Il y a des spectacles qu’on va voir.
Et puis il y a ceux qu’on attend secrètement sans vraiment oser l’avouer.
Pendant longtemps, je n’ai connu Le Roi Soleil qu’à travers un écran,
Une histoire à distance.
Et puis un soir, le rideau s’est levé…
Derrière cette histoire que je connaissais presque par cœur, il y a aussi une œuvre devenue culte : la comédie musicale Le Roi Soleil, créée en 2005 et inspirée de la vie de Louis XIV. Vingt ans plus tard, le spectacle est revenu sur scène, porté notamment par Emmanuel Moire dans le rôle du roi — comme si certaines histoires refusaient simplement de disparaître.
C’était un rendez-vous manqué avec une époque que je n’avais pas choisie. J’étais arrivée trop tôt… ou trop tard.
Je connaissais tout. Les silences avant les notes. Les envolées qui donnent des frissons. Les paroles qui, sans prévenir, vous serrent un peu le cœur.
Mais je ne savais pas ce que ça faisait d’être là. D’entendre les premières mesures résonner sans filtre. De sentir la salle retenir son souffle.
Il y a des rêves qui restent sages.
Et puis il y a ceux qui insistent.
Alors quand le rideau s’est levé, ce n’était pas seulement le début d’un spectacle.
C’était le début d’une rencontre que j’attendais depuis vingt ans sans vraiment l’avoir formulée...
On m’avait dit qu’il fallait le voir.
Qu’on ne ressortait pas indemne.
Que c’était le genre de spectacle où les yeux brillent autant que les oreilles.

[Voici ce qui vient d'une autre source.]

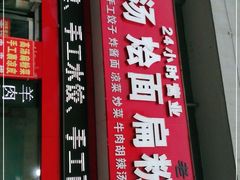 门面-老字号高汤扁粉菜(一马路店)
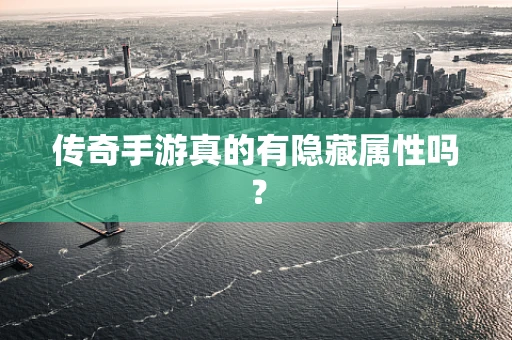 传奇手游真的有隐藏属性吗？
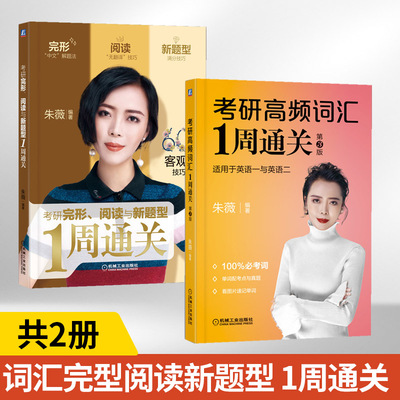 考研高频词汇1周通关+考研完形、阅读与新题型1周通关 全2册 历年真题高频词与难词 学习法前缀后缀和合成词研究生考试词汇书籍
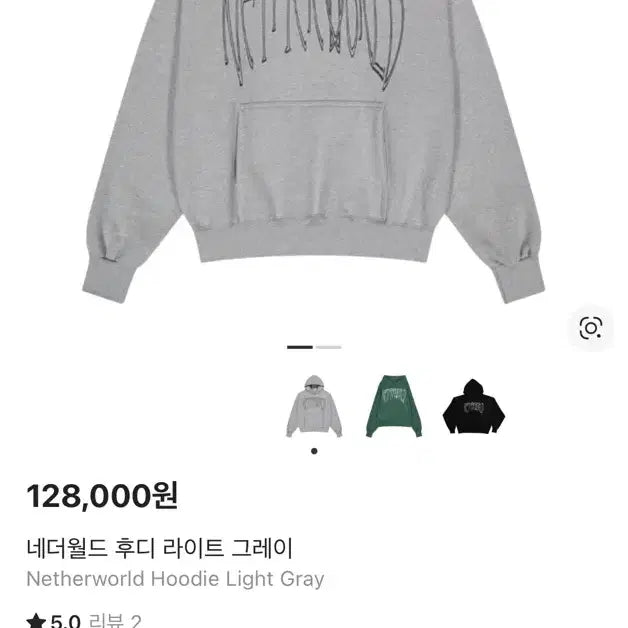 [BUNJANG] Netherworld Hoodie / 네더월드 후드티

Je l’avais regardé sur YouTube, la toute première version, il y a quelques années. Un écran entre lui et moi. Un écran entre moi et ce que j’aurais voulu vivre. J’étais trop jeune à sa sortie. Trop jeune pour comprendre. Trop jeune pour choisir d’y aller.
Depuis, je connaissais les chansons par cœur. Elles vivaient en moi. Elles revenaient sans prévenir, dans ces moments un peu flous où l’on se raccroche à quelque chose de familier.
Mais je n’avais jamais vécu "LE" moment.
J'avais envie de rêver.
Juste quelques heures.
Me retrouver à l’époque des pièces de Molière que j’ai tant lues.
Imaginer les couloirs de cour, les intrigues murmurées derrière les éventails.
Croire, l’espace d’un instant, que nous étions au XVIIe siècle.
Que les costumes faisaient partie du quotidien.
Que les dorures n’étaient pas qu’un décor.
Que la musique pouvait raconter l’Histoire avec autant de grandeur que d’émotion.
Le Duc de Beaufort derrière moi
Et puis, quand le retour a été annoncé, je n’y ai pas cru.
Pourquoi revenir là-dessus ?
C’était il y a vingt ans.
Une autre époque.
Je n’en parlais à personne, de cette passion secrète. Qui pouvait encore s’enthousiasmer pour une comédie musicale des années 2000 ? J’avais presque peur d’être “has been”, peur qu’on me dise que c’était dépassé.
Et pourtant…
La suite, vous la devinez !
Ce n’était pas qu’un spectacle.
C’était des retrouvailles.
Et surtout, j’ai découvert que je n’étais pas seule. Qu’il y avait autant de fans que moi - peut-être même davantage. Des regards brillants autour de moi. Des voix qui chantaient à l’unisson. Des sourires complices.
Ce n’est pas seulement une mise en scène, des costumes ou des tableaux grandioses.
C’est un lien invisible entre ceux qui y étaient hier et ceux qui y sont aujourd’hui.
C’est la preuve que certaines émotions ne vieillissent pas.
Qu’elles attendent simplement le bon moment pour revenir nous chercher.
Voilà la force du Roi Soleil.
Il ne cessera jamais de briller.
Et nous, nous rêverons encore.
Et vous, quel spectacle vous fait encore rêver aujourd’hui ?
PS : le duc de Beaufort était juste derrière moi à l'ouverture.